**Source document:**
☆ ☆ ☆ ☆ ☆ ☆ ☆
In short, this book is an important source of reference for anyone interested in the cultural history of cocaine in the nineteenth century. It is rigorous in its examination of sources, including periodical and medical literature.
Monika Smialkowska, Shakespeare’s Tercentenary: Staging Nations and Performing Identities in 1916. (Cambridge University Press, 2024).
Institutional affiliation: University of Northumbria
Smialkowska is to be commended on their depth and breadth of scholarship; this is an innovative study, examining the ‘global celebrations/commemorations’ of Shakespeare’s Tercentenary in 1916, with a particular focus on Germany, Britian and her allies and America, including American racial and ethnic minorities, investigating “the socio-political implications of commemorating Shakespeare in that momentous year” (3). This is a significant thesis, which has application beyond scholarship in Shakespeare, as it raises issues surrounding a writer’s cultural capital, the use of cultural heritage, appropriations and reappropriations and collective memory as a social construct. By examining Shakespearean commemoration, Smialkowska illustrates how Shakespeare was deployed as a way of engaging with current affairs and “has been adapted to serve an astonishing range of purposes, sometimes diametrically opposed to one another” (289). The thesis is grounded in precision and research, illuminating wider historical and cultural contexts, which will undoubtedly be of interest to those outside of literary studies.
In short, this is a very authoritative and useful volume – something that literary scholars considering references to Shakespeare in early 20thc literature are likely to consult. The research is rigorous, and the book is well presented with a coherent argument that resituates our understanding of commemorations of Shakespeare – across a range of diverse communities and settings. As a historical account, it is fascinating and of interest to the wider discipline.
☆ ☆ ☆ ☆ ☆ ☆ ☆
Scene geometry reasoning data
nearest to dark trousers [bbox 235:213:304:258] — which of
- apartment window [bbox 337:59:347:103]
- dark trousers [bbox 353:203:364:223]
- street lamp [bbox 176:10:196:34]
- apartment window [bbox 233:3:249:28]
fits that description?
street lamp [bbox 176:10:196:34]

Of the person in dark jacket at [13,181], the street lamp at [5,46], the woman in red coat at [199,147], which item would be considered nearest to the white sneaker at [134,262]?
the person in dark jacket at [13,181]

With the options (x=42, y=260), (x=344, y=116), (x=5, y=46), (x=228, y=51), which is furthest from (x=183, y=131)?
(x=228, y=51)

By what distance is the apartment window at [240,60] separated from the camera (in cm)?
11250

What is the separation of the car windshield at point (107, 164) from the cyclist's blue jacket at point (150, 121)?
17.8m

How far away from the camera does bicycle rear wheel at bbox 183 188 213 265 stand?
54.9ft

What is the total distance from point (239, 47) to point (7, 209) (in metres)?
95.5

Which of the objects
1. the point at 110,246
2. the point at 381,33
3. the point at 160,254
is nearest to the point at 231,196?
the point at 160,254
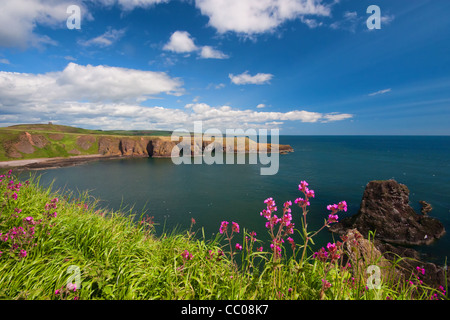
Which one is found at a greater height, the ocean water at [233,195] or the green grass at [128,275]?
the green grass at [128,275]

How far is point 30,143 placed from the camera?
8462 cm

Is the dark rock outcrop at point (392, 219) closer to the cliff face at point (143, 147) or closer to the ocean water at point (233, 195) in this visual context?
the ocean water at point (233, 195)

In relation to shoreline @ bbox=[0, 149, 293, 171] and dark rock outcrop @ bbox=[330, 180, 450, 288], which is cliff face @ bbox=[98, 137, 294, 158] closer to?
shoreline @ bbox=[0, 149, 293, 171]

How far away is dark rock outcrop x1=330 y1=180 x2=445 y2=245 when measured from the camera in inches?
858

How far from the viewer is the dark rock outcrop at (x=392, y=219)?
21.8m

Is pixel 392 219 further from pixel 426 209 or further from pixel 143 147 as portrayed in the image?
pixel 143 147

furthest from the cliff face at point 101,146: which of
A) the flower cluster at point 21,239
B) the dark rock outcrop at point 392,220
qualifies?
the flower cluster at point 21,239

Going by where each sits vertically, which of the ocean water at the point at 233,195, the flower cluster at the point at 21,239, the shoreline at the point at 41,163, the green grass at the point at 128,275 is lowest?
the ocean water at the point at 233,195

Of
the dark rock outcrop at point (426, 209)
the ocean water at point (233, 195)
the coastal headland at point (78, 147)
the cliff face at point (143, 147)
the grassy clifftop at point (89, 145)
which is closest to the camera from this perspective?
the ocean water at point (233, 195)

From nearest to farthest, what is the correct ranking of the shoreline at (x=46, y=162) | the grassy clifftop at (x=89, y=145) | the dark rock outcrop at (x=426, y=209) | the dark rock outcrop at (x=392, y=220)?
the dark rock outcrop at (x=392, y=220), the dark rock outcrop at (x=426, y=209), the shoreline at (x=46, y=162), the grassy clifftop at (x=89, y=145)

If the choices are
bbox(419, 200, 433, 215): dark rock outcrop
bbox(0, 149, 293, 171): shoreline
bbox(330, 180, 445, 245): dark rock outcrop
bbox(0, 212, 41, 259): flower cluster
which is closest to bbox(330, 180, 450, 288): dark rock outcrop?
bbox(330, 180, 445, 245): dark rock outcrop

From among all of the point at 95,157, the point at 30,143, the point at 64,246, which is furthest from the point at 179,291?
the point at 30,143

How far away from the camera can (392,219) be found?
892 inches

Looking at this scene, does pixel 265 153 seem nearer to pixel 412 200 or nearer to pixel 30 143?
pixel 412 200
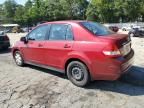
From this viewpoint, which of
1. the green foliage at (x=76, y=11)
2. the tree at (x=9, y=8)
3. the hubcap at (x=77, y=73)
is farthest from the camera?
the tree at (x=9, y=8)

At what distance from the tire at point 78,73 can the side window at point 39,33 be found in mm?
1396

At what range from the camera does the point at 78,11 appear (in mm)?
90062

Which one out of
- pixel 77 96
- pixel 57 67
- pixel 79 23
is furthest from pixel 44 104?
pixel 79 23

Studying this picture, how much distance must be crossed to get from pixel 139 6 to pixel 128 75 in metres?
63.1

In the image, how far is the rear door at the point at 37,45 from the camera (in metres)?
7.21

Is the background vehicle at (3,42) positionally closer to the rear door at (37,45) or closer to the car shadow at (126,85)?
the rear door at (37,45)

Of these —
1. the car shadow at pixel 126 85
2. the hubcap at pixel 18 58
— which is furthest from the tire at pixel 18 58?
the car shadow at pixel 126 85

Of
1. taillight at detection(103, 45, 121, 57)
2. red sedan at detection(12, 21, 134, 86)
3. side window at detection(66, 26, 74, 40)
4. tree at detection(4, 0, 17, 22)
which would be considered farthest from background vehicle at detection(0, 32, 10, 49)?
tree at detection(4, 0, 17, 22)

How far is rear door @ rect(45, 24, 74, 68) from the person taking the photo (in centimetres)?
637

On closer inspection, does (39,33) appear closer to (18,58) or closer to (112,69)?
(18,58)

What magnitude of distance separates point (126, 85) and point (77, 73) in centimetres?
130

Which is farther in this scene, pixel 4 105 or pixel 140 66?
pixel 140 66

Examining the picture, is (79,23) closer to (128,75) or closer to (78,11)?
(128,75)

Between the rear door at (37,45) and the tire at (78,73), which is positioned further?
the rear door at (37,45)
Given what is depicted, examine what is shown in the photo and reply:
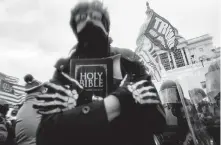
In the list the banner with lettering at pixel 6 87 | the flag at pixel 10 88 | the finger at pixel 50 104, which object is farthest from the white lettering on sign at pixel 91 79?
the banner with lettering at pixel 6 87

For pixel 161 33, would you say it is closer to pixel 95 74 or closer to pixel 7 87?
pixel 95 74

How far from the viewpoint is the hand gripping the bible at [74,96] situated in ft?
3.73

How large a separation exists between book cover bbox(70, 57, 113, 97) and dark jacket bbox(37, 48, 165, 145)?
0.55 feet

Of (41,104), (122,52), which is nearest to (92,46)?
(122,52)

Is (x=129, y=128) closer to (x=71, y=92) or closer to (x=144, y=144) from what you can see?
(x=144, y=144)

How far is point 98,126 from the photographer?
111cm

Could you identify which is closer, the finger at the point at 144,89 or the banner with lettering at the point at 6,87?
the finger at the point at 144,89

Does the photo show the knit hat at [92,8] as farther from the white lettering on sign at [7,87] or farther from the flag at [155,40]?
the white lettering on sign at [7,87]

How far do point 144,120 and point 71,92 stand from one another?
1.38ft

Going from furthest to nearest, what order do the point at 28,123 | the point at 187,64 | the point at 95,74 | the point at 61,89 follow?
1. the point at 187,64
2. the point at 28,123
3. the point at 95,74
4. the point at 61,89

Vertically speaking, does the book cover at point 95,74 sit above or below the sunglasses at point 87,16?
below

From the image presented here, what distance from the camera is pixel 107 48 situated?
1442 mm

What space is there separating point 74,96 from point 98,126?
0.23 metres

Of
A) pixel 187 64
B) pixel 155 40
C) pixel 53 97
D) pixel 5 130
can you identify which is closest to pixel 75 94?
pixel 53 97
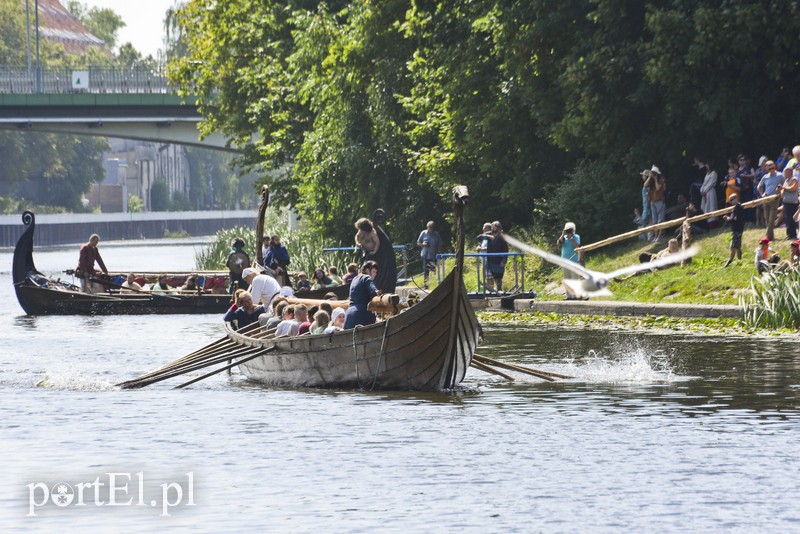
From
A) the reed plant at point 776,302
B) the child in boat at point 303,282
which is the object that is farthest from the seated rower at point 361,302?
the child in boat at point 303,282

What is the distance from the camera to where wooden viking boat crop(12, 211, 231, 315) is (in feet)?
132

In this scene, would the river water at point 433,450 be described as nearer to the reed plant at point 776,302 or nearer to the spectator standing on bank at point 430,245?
the reed plant at point 776,302

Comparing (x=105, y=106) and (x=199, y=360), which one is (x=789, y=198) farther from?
(x=105, y=106)

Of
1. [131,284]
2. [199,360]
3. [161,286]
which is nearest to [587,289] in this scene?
[199,360]

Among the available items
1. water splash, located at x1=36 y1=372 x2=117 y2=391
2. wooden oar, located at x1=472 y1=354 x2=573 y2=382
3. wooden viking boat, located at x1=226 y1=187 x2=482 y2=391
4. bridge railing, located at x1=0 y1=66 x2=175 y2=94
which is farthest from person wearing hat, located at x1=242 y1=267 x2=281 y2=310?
bridge railing, located at x1=0 y1=66 x2=175 y2=94

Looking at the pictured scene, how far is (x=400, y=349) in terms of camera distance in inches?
798

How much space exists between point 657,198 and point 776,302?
25.1 feet

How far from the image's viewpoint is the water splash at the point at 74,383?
74.2ft

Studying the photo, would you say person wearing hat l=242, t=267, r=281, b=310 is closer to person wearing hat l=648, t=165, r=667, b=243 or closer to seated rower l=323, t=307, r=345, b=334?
seated rower l=323, t=307, r=345, b=334

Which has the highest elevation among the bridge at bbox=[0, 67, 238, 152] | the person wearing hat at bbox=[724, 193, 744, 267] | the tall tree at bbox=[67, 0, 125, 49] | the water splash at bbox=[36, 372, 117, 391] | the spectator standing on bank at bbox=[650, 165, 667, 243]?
the tall tree at bbox=[67, 0, 125, 49]

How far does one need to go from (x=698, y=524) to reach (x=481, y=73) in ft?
88.7

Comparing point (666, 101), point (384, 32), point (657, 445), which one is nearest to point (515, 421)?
point (657, 445)

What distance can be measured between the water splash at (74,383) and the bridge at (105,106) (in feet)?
164

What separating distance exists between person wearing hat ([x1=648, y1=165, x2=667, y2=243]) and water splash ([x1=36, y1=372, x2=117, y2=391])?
14598 mm
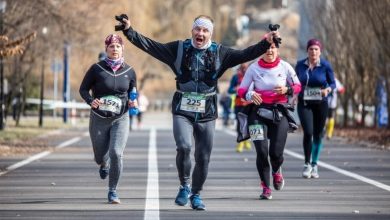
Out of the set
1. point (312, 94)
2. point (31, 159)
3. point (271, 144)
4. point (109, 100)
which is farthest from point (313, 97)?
point (31, 159)

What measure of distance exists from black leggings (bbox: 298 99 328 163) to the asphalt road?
570 millimetres

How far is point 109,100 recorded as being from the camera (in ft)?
52.2

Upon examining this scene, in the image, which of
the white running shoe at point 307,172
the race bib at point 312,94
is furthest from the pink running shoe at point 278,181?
the race bib at point 312,94

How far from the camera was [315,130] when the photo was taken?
2062 cm

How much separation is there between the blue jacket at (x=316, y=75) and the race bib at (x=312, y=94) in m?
0.08

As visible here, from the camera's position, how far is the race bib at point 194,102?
48.0ft

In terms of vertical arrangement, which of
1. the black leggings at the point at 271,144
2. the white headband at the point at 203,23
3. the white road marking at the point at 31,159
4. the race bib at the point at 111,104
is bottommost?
the white road marking at the point at 31,159

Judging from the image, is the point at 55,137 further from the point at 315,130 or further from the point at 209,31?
the point at 209,31

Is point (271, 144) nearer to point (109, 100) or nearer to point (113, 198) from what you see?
point (109, 100)

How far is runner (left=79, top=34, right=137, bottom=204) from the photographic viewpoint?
15852 mm

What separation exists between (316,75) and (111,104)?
5.60m

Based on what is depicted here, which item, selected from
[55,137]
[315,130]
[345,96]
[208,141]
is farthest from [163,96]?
[208,141]

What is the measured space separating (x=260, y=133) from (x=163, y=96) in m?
79.3

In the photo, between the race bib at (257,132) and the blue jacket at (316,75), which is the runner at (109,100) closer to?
the race bib at (257,132)
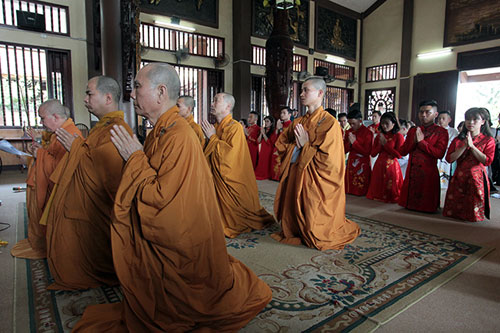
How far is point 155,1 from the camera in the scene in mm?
8492

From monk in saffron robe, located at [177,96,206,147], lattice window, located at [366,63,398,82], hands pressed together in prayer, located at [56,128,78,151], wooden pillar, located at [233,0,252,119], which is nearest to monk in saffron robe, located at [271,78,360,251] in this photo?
monk in saffron robe, located at [177,96,206,147]

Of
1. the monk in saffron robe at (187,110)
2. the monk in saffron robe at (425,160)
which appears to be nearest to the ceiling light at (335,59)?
the monk in saffron robe at (425,160)

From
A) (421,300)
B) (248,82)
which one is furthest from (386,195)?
(248,82)

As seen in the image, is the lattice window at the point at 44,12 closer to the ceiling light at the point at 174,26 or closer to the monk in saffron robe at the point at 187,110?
the ceiling light at the point at 174,26

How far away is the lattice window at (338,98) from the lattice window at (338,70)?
0.51m

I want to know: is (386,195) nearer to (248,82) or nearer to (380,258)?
(380,258)

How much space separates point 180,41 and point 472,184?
802 centimetres

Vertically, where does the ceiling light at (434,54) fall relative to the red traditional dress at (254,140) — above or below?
above

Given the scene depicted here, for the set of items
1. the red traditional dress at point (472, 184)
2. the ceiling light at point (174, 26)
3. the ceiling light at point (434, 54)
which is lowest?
the red traditional dress at point (472, 184)

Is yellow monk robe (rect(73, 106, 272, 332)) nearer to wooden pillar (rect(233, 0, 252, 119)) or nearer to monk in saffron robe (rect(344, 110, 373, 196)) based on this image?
monk in saffron robe (rect(344, 110, 373, 196))

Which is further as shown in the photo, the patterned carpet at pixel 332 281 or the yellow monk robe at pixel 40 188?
the yellow monk robe at pixel 40 188

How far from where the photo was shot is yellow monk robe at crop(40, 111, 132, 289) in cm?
216

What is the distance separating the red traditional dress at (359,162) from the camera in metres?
5.45

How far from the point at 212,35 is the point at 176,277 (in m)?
9.29
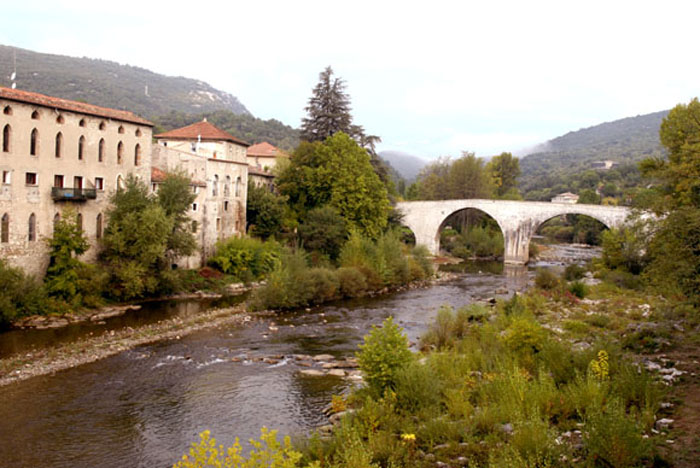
☆ ☆ ☆ ☆ ☆ ☆ ☆
**What the task requires:** List the issues that the review of Smialkowska's book says its thesis raises.

**Answer box:**
- a writer's cultural capital
- the use of cultural heritage
- appropriations and reappropriations
- collective memory as a social construct